For the publishing house Fiction House he was responsible for the series "Camilla" and "Suicide Smith" as a draftsman before he switched to Timely Comics, the predecessor of Marvel Comics , as a freelance artist . Until 1946/1947 he was mainly occupied with the visualization of so-called funny animal series. H. Rows in the center of which were humanized animals who had fun adventures. For example, he drew for the series Perky Penguin and Booby Bear . There was also the Treasure Chest series distributed in Catholic schools .

In 1946 Mooney began to work for the publisher National Comics (later DC Comics ), for which he was to work for a total of twenty-two years, until 1968. After initially looking after the series Batman for a few years as the successor to Dick Sprang . Then he took over the drawing job for a large number of DC series of various genres. He was responsible for the superhero series Superboy , drew the science fiction Feauter "Tommy Tomorrow," which in the series Action Comics and World's Finest Comics was published, as well as the fantasy series "Dial H for Hero" in House of Mystery was published . His best-known works from these years, however, he presented for the adventures published in the Action Comics about the heroine Supergirl , which he shot from 1959 to 1968.

For Atlas Comics, Mooney designed several editions of the Lorna the Jungle Queen series in parallel to his work for DC from 1953 to 1954 . As a sideline, he also ran an antiquarian bookstore on Hollywood Boulevard in Los Angeles during these years .

In 1968 Mooney returned to New York, where he began drawing Marvel Comics for DC's competitor through Stan Lee 's agency . There, from 1968 to 1970, he first inked John Romita's pencil drawings for the Spider-Man series (# 65 and 67-88).
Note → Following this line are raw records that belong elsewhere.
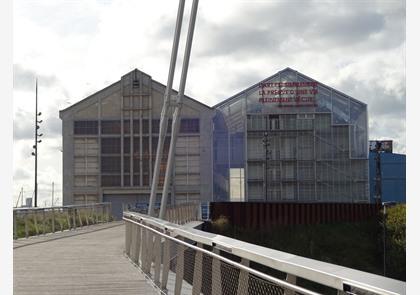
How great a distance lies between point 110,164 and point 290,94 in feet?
61.0

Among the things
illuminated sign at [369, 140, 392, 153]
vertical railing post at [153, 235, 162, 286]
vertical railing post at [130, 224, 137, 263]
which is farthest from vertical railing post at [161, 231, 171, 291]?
illuminated sign at [369, 140, 392, 153]

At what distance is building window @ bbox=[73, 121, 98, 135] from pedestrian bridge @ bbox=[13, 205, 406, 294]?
50.7 metres

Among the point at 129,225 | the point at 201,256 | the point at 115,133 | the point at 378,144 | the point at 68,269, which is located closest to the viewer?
the point at 201,256

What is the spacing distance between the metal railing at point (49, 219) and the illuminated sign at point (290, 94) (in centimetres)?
3871

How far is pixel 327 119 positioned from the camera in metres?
68.8

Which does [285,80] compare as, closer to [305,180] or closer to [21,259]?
[305,180]

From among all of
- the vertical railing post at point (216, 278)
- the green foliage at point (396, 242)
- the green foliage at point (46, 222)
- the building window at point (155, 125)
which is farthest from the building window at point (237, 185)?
the vertical railing post at point (216, 278)

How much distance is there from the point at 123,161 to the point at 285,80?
Result: 57.2 ft

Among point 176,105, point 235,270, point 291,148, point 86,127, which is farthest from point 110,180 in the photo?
point 235,270

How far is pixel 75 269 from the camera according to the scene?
536 inches

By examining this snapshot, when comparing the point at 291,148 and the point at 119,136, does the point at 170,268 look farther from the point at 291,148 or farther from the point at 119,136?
the point at 119,136

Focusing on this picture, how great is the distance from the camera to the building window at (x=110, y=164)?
72750 mm

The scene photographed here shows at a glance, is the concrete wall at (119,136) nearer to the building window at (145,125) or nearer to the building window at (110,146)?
the building window at (145,125)

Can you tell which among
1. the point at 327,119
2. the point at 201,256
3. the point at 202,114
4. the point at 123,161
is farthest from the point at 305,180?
the point at 201,256
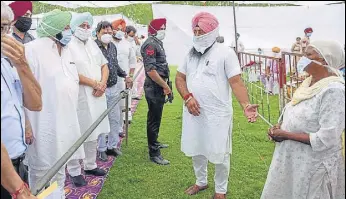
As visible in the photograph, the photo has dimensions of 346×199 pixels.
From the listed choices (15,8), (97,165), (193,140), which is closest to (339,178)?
(193,140)

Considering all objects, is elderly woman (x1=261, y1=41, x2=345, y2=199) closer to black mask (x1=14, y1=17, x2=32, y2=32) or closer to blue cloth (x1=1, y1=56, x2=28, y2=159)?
blue cloth (x1=1, y1=56, x2=28, y2=159)

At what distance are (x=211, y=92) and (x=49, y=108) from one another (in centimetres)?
141

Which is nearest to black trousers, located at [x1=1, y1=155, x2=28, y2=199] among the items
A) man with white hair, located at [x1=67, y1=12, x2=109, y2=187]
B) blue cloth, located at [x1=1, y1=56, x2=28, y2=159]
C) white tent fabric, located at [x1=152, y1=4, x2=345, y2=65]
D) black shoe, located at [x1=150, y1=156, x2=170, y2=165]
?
blue cloth, located at [x1=1, y1=56, x2=28, y2=159]

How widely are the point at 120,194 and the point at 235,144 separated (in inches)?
97.6

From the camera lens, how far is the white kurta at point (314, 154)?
244cm

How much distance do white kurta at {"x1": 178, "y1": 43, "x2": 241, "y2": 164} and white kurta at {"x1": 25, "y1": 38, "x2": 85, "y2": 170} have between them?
1175 mm

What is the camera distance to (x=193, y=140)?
384 centimetres

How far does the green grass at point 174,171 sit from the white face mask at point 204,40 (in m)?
1.51

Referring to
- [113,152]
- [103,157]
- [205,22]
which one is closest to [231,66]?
[205,22]

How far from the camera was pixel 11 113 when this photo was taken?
1.70 meters

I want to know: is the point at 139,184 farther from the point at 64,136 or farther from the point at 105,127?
the point at 64,136

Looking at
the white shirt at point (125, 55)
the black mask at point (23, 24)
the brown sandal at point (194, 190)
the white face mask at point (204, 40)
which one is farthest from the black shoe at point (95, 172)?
the white shirt at point (125, 55)

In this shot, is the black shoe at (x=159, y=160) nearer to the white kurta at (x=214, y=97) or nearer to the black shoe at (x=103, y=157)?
the black shoe at (x=103, y=157)

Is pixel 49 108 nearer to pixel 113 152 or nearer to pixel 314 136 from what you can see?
pixel 314 136
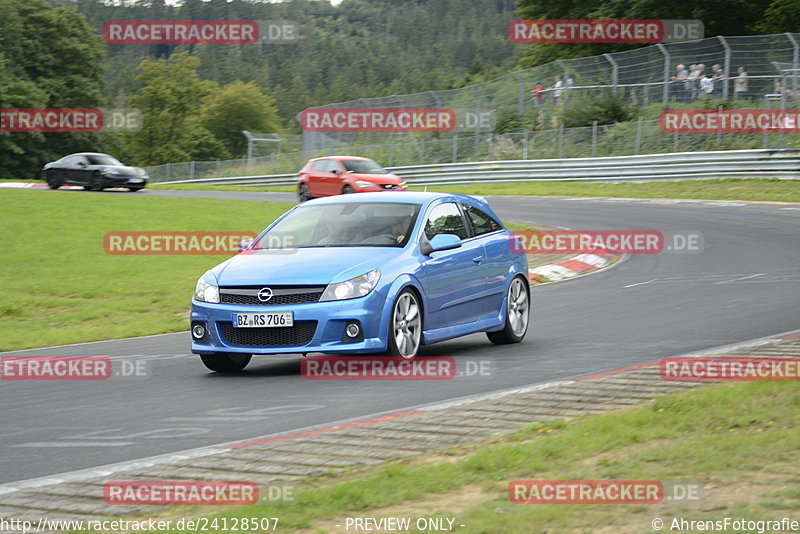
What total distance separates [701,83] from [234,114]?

He then worked, again as a tusker, on the series The Mighty Thor , for which he revised drawings by John Buscema .

In the following decades Mooney was mainly active for the various Spider-Man series ( Amazing Spider-Man , Spectacular Spider-Man , Spider-Man ) as well as for the Marvel Team-Up series. There was also work for series such as Man-Thing , Omega the Unknown and for coloring books in the Marve Comics program. For DC he illustrated some Superboy stories in the early 1980s while he worked for Millennium Publications on the series The Mummy , for Awesome Entertainment on Lady Supreme and for Adventure Publications on Star Rangers (1987–1988).

In 1975 Mooney moved to Florida, where he worked as an illustrator until the late 1980s and then lived until his death in March 2008, three years after the death of his wife Anne Mooney.